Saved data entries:
────────────────────

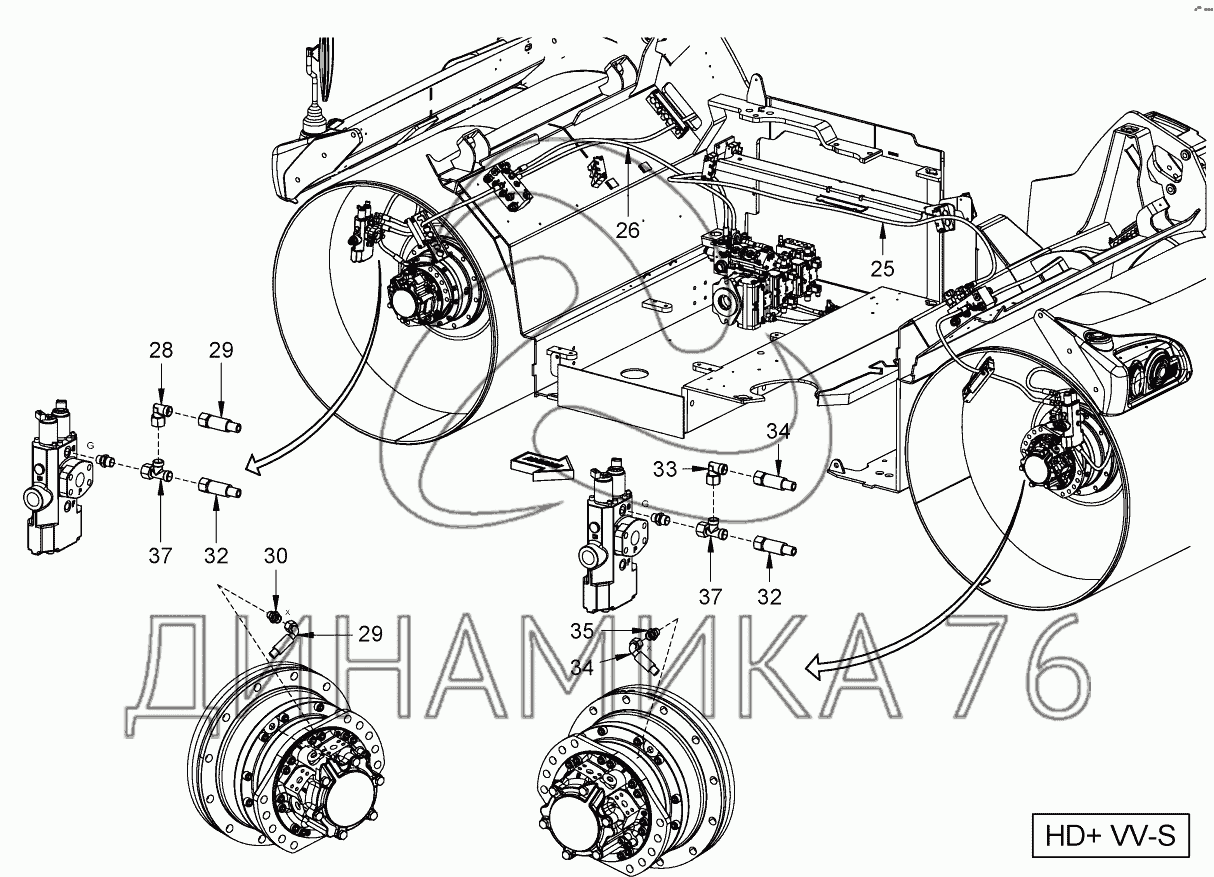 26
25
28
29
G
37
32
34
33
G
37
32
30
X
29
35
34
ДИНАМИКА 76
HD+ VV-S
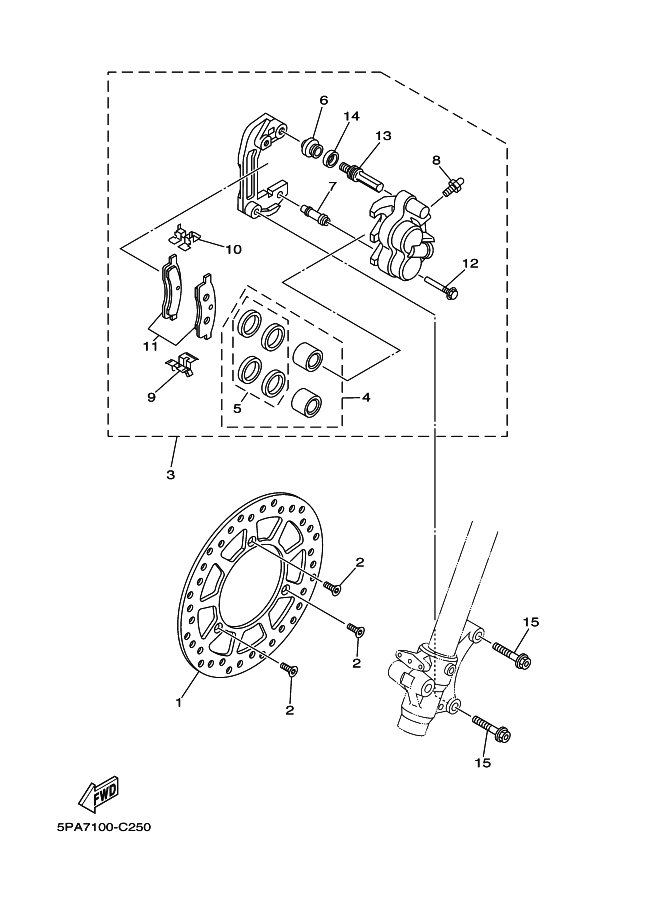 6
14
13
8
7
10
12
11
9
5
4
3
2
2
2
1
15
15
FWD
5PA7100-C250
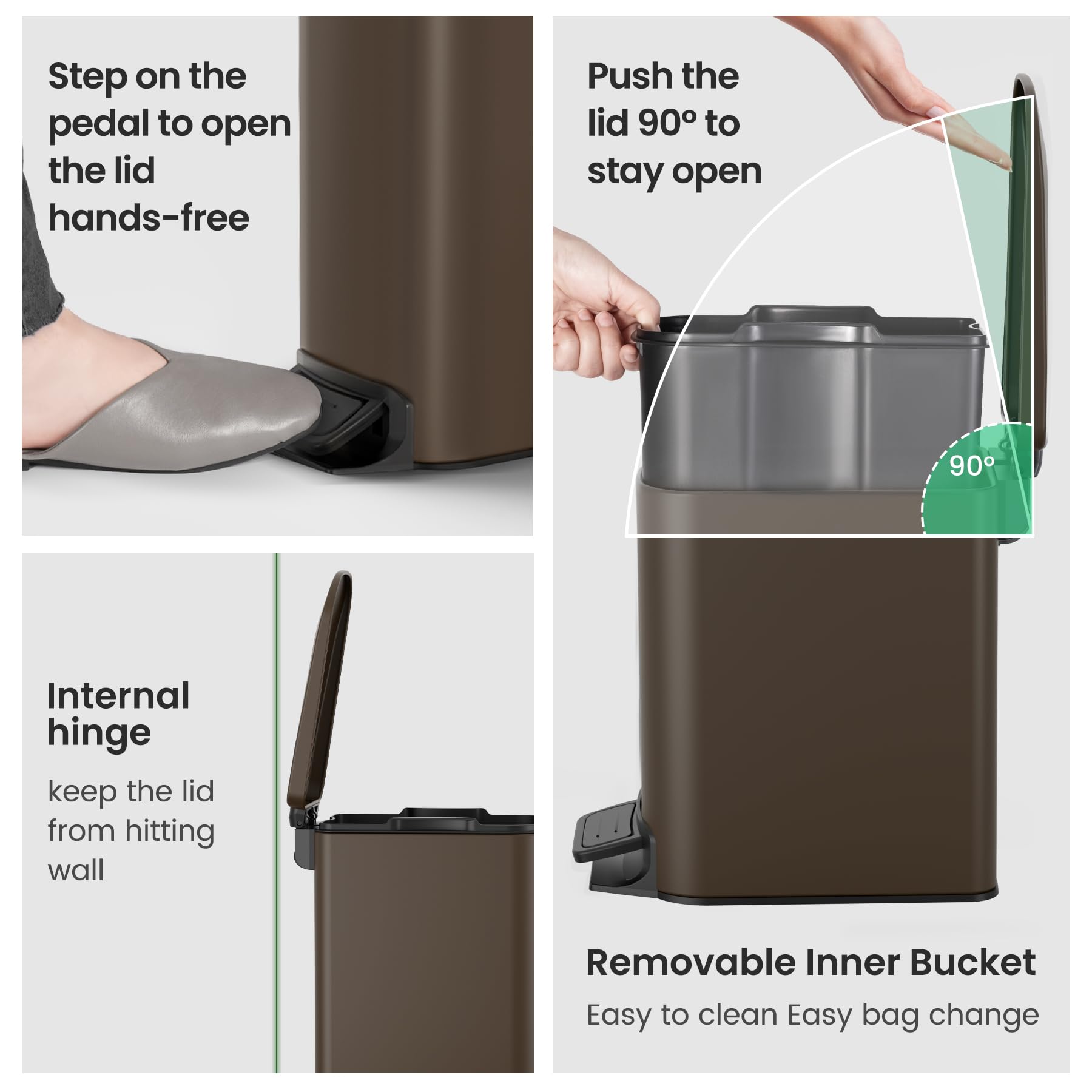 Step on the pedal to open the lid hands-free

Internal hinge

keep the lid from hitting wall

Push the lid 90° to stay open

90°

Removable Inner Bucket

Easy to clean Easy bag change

────────────────────

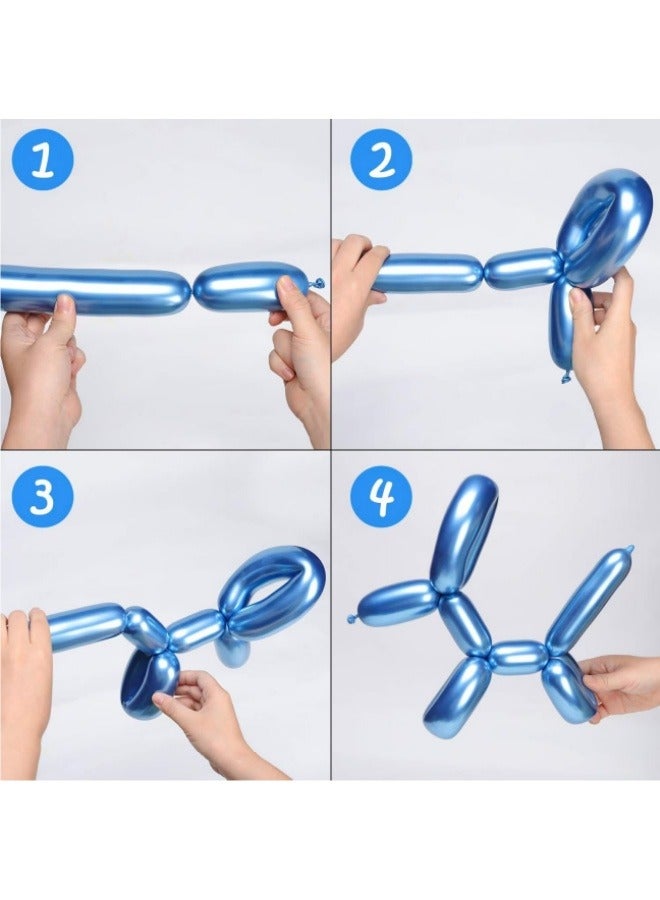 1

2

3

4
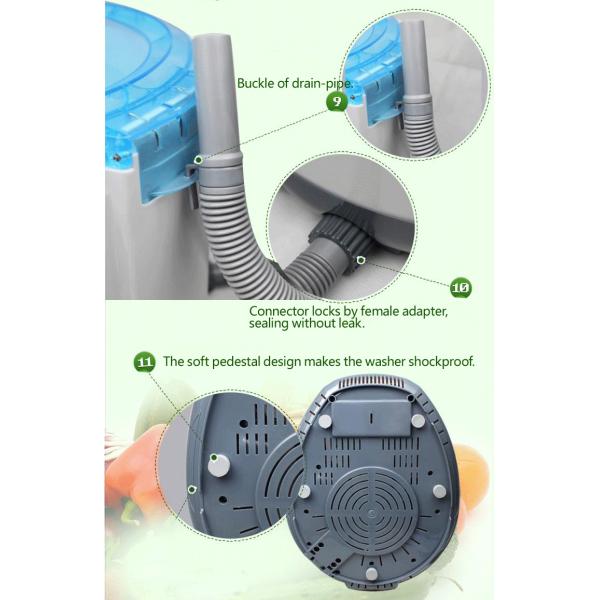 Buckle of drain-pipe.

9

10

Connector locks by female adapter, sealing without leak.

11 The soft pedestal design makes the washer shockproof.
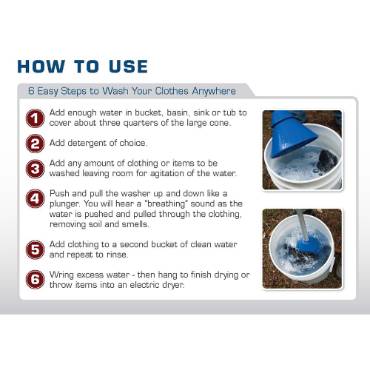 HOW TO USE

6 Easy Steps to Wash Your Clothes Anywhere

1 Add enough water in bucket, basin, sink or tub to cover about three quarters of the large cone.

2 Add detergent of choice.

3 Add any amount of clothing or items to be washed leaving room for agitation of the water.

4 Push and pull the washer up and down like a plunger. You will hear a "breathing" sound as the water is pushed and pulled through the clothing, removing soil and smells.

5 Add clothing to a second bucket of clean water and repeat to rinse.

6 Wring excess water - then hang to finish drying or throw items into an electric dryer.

────────────────────

WORK TASK » Identify the lines in the entries that hold "Push" and return each one.

EXPECTED ANSWER »
Push the lid 90° to stay open
4 Push and pull the washer up and down like a plunger. You will hear a "breathing" sound as the water is pushed and pulled through the clothing, removing soil and smells.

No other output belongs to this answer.